We can also operate at the level of sentences, using the sentence tokenizer directly as follows:

>>> from nltk.tokenize import sent_tokenize, word_tokenize
>>> sent_tokenize(s)
['Good muffins cost $3.88\nin New York.', 'Please buy me\ntwo of them.', 'Thanks.']
>>> [word_tokenize(t) for t in sent_tokenize(s)]
[['Good', 'muffins', 'cost', '$', '3.88', 'in', 'New', 'York', '.'],
['Please', 'buy', 'me', 'two', 'of', 'them', '.'], ['Thanks', '.']]

Caution: when tokenizing a Unicode string, make sure you are not using an encoded version of the string (it may be necessary to decode it first, e.g. with s.decode("utf8").

NLTK tokenizers can produce token-spans, represented as tuples of integers having the same semantics as string slices, to support efficient comparison of tokenizers. (These methods are implemented as generators.)

>>> from nltk.tokenize import WhitespaceTokenizer
>>> list(WhitespaceTokenizer().span_tokenize(s))
[(0, 4), (5, 12), (13, 17), (18, 23), (24, 26), (27, 30), (31, 36), (38, 44),
(45, 48), (49, 51), (52, 55), (56, 58), (59, 64), (66, 73)]

There are numerous ways to tokenize text. If you need more control over tokenization, see the other methods provided in this package.

For further information, please see Chapter 3 of the NLTK book.

nltk.tokenize.sent_tokenize(text)[source]
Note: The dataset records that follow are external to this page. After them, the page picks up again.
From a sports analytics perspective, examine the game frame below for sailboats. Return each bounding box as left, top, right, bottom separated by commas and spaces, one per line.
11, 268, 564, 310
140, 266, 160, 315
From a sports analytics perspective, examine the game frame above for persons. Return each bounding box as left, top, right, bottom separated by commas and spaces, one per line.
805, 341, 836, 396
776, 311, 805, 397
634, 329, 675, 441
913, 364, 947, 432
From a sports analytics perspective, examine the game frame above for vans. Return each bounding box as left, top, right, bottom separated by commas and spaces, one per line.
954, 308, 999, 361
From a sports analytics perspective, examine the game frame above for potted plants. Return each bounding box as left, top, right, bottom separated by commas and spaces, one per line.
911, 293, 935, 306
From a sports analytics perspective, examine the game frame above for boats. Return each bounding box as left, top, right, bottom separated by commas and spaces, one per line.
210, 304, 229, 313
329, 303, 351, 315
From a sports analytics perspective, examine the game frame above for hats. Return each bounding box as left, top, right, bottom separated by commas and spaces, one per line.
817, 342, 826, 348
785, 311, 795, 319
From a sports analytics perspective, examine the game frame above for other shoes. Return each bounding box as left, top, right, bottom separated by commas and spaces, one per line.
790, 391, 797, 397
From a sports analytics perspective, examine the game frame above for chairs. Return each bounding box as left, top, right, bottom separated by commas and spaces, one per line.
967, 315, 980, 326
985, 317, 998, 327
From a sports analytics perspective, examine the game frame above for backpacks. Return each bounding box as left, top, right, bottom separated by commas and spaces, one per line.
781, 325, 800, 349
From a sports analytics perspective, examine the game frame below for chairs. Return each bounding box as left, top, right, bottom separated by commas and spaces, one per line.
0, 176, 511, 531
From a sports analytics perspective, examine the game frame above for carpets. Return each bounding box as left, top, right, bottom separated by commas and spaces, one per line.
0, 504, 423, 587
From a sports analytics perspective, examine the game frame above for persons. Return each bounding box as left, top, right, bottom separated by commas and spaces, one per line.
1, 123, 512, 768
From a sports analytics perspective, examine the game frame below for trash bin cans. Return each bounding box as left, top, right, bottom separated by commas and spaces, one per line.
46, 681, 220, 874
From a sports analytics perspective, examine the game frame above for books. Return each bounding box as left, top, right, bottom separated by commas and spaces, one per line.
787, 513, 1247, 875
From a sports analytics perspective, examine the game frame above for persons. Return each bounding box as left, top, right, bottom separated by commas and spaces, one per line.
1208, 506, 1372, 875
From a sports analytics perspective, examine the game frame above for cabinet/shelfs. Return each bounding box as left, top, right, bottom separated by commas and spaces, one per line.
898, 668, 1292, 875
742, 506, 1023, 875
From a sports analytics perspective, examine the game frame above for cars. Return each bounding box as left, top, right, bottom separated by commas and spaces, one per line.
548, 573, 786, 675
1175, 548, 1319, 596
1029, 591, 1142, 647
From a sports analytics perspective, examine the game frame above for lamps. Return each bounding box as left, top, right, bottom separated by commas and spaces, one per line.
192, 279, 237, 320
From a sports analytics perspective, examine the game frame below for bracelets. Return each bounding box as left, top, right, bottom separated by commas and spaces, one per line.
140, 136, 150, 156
Return a sentence-tokenized copy of text, using NLTK’s recommended sentence tokenizer (currently PunktSentenceTokenizer).

nltk.tokenize.word_tokenize(text)[source]

Return a tokenized copy of text, using NLTK’s recommended word tokenizer (currently TreebankWordTokenizer along with PunktSentenceTokenizer).